Records for the task Start Marker
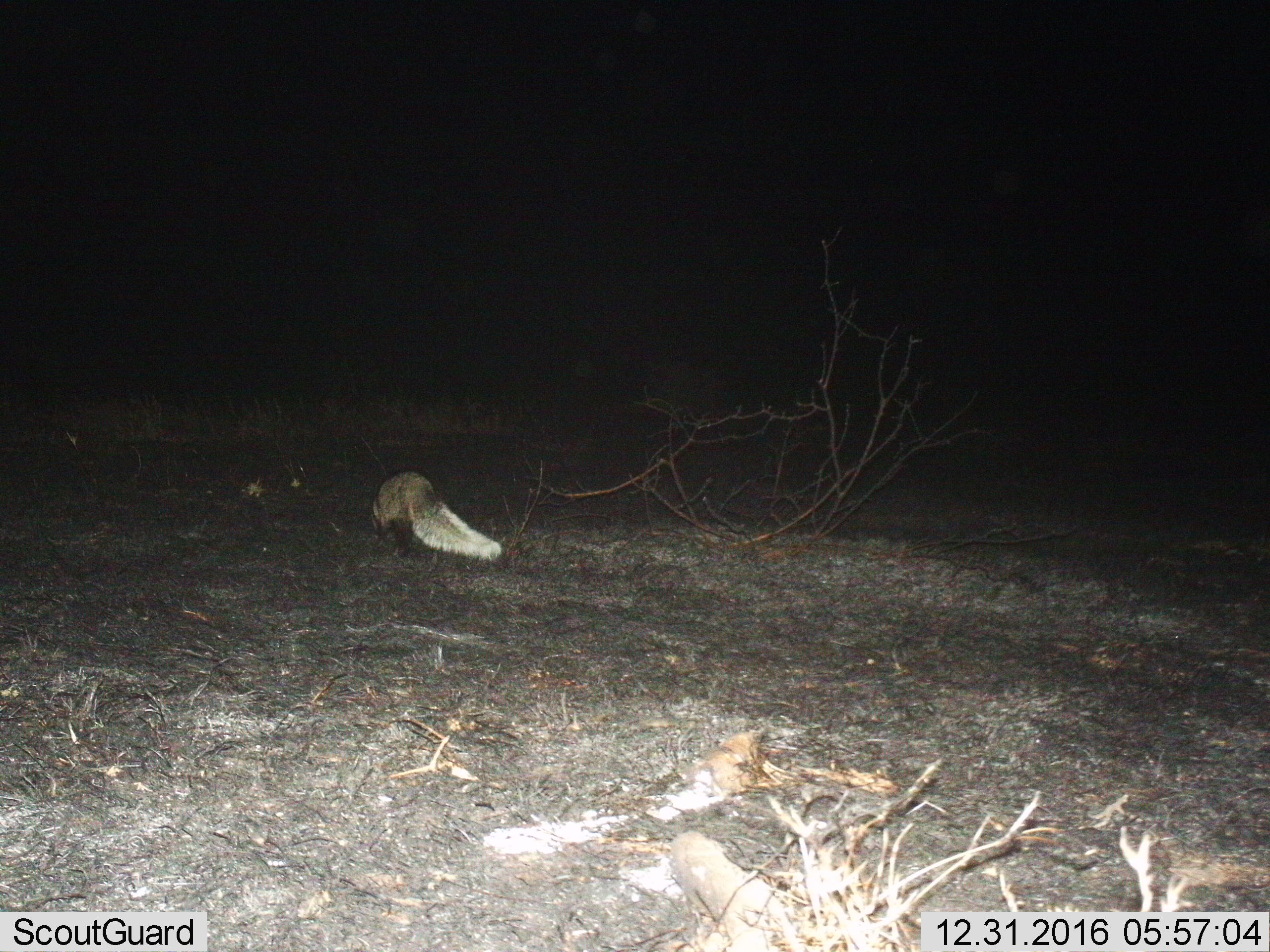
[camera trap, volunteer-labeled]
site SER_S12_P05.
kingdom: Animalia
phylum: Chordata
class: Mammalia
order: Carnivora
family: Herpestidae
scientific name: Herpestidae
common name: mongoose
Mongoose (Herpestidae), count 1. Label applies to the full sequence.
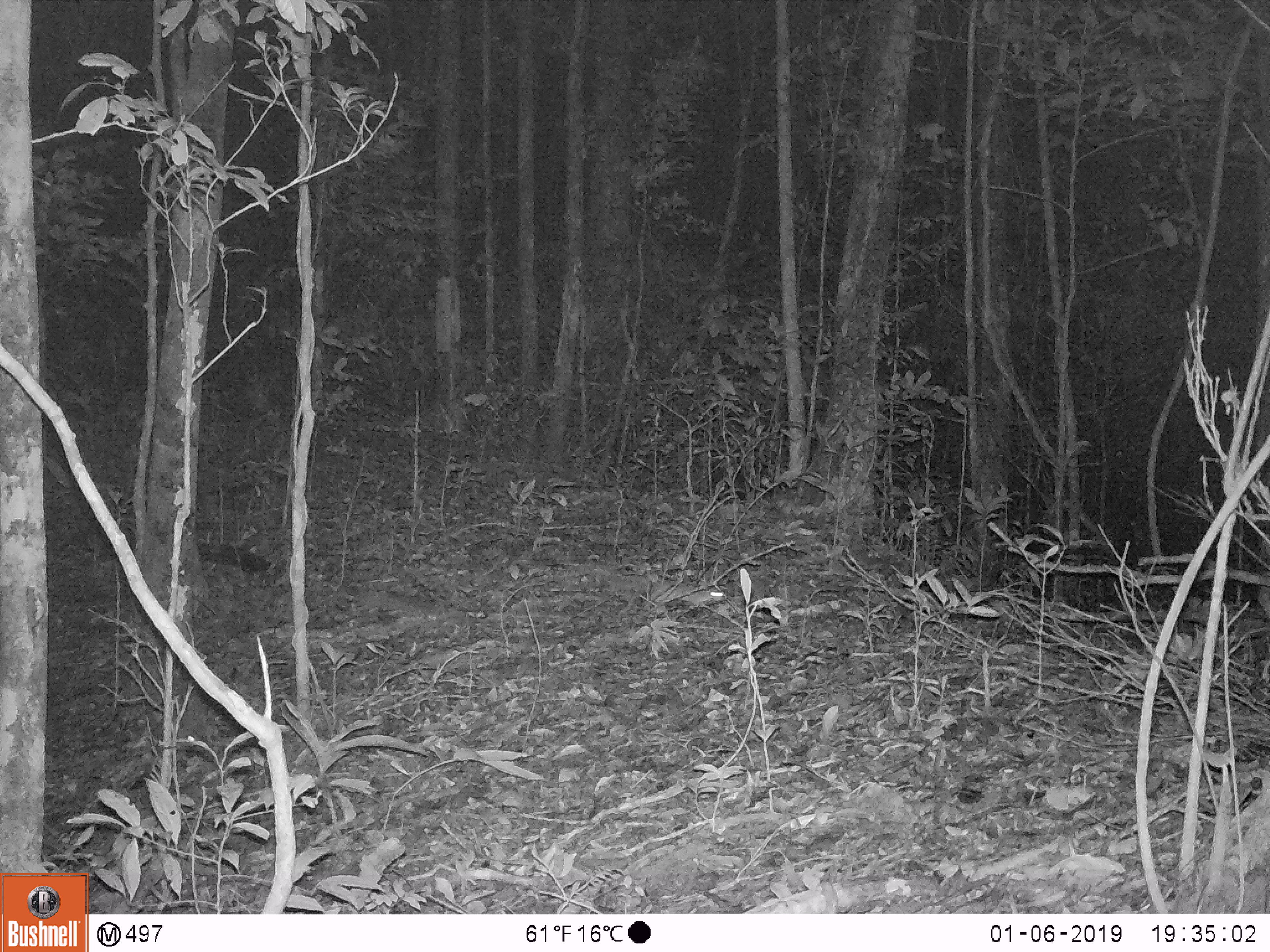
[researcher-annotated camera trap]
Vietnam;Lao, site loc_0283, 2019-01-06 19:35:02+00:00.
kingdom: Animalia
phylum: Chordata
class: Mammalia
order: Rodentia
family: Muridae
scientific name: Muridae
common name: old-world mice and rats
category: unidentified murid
Records for the task End Marker
Above are the records; reproduce them exactly and leave out the pictures.

→ **Response to this exercise**
[camera trap, volunteer-labeled]
site SER_S12_P05.
kingdom: Animalia
phylum: Chordata
class: Mammalia
order: Carnivora
family: Herpestidae
scientific name: Herpestidae
common name: mongoose
Mongoose (Herpestidae), count 1. Label applies to the full sequence.
[researcher-annotated camera trap]
Vietnam;Lao, site loc_0283, 2019-01-06 19:35:02+00:00.
kingdom: Animalia
phylum: Chordata
class: Mammalia
order: Rodentia
family: Muridae
scientific name: Muridae
common name: old-world mice and rats
category: unidentified murid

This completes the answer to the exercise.